World / Social Issues

Democrats want administration emails about Trump ploy to dump detained migrants on 'sanctuary cities'

AP

House Democrats asked the White House and agency officials on Monday for internal documents on Trump administration deliberations on its proposal to send detained migrants to “sanctuary cities,” which are mostly Democratic strongholds.

The letter, which stopped short of demanding the communications, represented Democrats’ formal response to the idea. Authorities in sanctuary cities limit their cooperation with federal authorities seeking to remove immigrants in the U.S. illegally.

“Not only does the administration lack the legal authority to transfer detainees in this manner, it is shocking that the president and senior administration officials are even considering manipulating release decisions for purely political reasons,” said the letter, which was signed and written by three House committee chairmen.

The letter says the plan seems aimed at targeting Democratic areas “in a bizarre and unlawful attempt to score political points,” citing news reports.

The proposal was rejected twice by administration officials, but President Donald Trump has defended the idea.

“The USA has the absolute legal right to have apprehended illegal immigrants transferred to Sanctuary Cities,” Trump tweeted Saturday. Trump has also been pushing to tighten immigration laws.

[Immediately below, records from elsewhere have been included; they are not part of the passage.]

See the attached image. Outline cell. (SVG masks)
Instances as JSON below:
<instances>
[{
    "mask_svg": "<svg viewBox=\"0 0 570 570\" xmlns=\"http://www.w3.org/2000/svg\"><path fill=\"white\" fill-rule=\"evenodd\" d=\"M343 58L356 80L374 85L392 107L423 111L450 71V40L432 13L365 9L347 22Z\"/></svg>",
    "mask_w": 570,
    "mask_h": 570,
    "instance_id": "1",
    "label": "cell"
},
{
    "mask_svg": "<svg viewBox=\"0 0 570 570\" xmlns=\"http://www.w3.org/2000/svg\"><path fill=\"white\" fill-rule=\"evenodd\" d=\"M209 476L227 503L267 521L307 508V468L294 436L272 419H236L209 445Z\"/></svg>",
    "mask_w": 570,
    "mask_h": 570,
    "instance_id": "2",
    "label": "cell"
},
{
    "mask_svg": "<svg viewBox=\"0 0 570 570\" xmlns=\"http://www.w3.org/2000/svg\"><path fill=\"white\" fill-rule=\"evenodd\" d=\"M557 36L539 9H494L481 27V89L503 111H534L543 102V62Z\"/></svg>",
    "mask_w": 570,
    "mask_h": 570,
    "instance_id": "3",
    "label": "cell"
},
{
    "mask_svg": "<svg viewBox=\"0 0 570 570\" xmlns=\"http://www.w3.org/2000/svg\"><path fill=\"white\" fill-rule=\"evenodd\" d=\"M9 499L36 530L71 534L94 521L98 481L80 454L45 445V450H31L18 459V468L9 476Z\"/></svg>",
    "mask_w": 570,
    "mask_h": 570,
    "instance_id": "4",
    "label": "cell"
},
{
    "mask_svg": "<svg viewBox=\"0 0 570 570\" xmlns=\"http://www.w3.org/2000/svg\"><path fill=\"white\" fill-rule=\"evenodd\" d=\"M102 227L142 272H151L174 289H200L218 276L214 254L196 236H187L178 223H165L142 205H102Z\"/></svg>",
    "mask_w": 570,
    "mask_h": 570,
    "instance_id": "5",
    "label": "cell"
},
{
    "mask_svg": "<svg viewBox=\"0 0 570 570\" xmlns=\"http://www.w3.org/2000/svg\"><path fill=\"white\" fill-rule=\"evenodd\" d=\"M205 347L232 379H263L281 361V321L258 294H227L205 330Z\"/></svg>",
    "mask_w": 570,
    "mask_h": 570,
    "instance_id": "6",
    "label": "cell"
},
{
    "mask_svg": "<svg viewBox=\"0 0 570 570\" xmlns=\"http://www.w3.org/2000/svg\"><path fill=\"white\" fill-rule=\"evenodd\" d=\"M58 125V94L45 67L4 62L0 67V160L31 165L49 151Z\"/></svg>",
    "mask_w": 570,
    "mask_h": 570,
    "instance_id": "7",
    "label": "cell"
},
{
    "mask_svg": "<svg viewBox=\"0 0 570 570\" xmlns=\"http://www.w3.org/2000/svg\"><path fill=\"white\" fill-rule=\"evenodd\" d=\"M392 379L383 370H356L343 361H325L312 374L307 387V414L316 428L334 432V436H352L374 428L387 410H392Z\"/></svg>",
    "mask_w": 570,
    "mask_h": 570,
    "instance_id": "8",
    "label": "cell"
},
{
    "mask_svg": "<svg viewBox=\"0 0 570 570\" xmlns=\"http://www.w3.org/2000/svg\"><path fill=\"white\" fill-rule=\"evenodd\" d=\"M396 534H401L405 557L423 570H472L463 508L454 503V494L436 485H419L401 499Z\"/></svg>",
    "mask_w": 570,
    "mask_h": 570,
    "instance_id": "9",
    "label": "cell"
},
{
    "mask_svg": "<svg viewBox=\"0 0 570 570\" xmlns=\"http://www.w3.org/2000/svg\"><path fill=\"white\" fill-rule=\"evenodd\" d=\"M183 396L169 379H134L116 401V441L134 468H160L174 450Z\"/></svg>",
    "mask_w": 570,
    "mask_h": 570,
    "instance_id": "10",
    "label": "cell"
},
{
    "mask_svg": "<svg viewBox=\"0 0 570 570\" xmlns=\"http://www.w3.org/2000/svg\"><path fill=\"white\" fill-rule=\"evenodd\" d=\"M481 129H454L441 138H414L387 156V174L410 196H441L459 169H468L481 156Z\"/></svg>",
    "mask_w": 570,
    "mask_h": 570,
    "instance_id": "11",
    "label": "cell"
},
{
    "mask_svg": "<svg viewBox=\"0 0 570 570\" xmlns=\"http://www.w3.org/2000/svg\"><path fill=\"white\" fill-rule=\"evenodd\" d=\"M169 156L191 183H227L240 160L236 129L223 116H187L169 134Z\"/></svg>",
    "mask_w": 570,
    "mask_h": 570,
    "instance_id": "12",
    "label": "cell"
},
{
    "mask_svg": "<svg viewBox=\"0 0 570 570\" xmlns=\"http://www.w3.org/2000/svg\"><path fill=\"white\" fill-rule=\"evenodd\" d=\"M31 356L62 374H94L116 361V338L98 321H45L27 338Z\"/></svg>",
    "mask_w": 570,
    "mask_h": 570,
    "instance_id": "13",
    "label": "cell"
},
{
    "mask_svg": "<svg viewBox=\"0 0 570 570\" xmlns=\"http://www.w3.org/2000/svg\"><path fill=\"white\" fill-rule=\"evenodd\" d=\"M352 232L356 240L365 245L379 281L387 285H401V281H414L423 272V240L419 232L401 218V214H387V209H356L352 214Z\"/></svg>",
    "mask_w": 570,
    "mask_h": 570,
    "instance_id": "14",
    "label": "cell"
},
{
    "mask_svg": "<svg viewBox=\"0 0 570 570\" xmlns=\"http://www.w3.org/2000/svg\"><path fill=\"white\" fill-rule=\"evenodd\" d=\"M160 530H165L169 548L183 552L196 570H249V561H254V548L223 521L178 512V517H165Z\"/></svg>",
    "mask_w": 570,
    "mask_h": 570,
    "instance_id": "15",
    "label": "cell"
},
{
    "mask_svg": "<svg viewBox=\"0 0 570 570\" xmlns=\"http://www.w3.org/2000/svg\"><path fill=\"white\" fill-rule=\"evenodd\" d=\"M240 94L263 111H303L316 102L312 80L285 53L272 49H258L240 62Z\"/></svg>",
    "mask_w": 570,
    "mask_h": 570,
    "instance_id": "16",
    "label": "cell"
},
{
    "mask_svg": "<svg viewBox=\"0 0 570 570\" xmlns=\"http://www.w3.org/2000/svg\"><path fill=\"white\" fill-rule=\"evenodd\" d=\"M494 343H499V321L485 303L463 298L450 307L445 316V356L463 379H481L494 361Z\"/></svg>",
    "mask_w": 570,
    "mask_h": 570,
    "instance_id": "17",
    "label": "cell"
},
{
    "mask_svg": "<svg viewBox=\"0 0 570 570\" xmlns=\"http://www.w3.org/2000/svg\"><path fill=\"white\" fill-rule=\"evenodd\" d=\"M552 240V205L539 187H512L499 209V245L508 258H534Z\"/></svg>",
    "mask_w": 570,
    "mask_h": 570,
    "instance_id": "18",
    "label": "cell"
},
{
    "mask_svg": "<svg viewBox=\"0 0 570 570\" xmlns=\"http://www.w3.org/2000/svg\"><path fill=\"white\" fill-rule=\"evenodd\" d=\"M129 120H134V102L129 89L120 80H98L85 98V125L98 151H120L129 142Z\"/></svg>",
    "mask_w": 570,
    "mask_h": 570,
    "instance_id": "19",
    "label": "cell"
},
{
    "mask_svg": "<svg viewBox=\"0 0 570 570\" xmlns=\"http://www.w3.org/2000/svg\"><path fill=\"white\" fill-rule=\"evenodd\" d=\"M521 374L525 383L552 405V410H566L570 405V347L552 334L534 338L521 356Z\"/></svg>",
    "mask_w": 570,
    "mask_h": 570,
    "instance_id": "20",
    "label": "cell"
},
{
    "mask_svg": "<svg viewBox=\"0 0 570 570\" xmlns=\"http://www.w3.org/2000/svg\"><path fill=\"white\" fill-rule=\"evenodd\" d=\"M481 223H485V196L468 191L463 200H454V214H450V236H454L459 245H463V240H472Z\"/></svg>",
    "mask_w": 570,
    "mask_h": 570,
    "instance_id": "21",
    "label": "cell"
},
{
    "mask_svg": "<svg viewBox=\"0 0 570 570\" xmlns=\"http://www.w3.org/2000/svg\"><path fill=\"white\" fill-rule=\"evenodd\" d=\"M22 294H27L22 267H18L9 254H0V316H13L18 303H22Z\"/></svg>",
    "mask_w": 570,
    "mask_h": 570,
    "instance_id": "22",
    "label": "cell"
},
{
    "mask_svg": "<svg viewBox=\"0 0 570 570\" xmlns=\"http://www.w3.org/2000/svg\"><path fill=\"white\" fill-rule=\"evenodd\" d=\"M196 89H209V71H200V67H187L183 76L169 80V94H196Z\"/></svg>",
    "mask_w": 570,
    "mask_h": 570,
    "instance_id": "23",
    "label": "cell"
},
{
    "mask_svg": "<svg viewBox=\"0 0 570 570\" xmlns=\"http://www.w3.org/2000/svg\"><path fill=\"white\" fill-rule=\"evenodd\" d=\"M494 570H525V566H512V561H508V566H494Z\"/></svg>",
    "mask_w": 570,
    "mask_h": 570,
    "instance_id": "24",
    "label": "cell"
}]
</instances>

The plan comes as the administration has said it’s been overwhelmed by a flood of migrant families, largely from Central America, attempting to cross the southwestern border. The U.S. Border Patrol said the number of families apprehended in March, 53,000, set a new record, though Democrats say the administration is worsening the problem by aggressively detaining people caught entering illegally and limiting the number of applicants for refugee status who are processed.

The letter requests all relevant documents from Nov. 1, 2018, through Monday. It asks for them by May 3.

The letter was sent by House Judiciary Committee Chairman Jerrold Nadler, D-N.Y.; Oversight and Reform Committee Chairman Elijah Cummings, D-Md.; and Homeland Security Committee Chairman Bennie Thompson, D-Miss. It was sent to Mick Mulvaney, White House acting chief of staff, and Kevin McAleenan, acting secretary of the Homeland Security Department.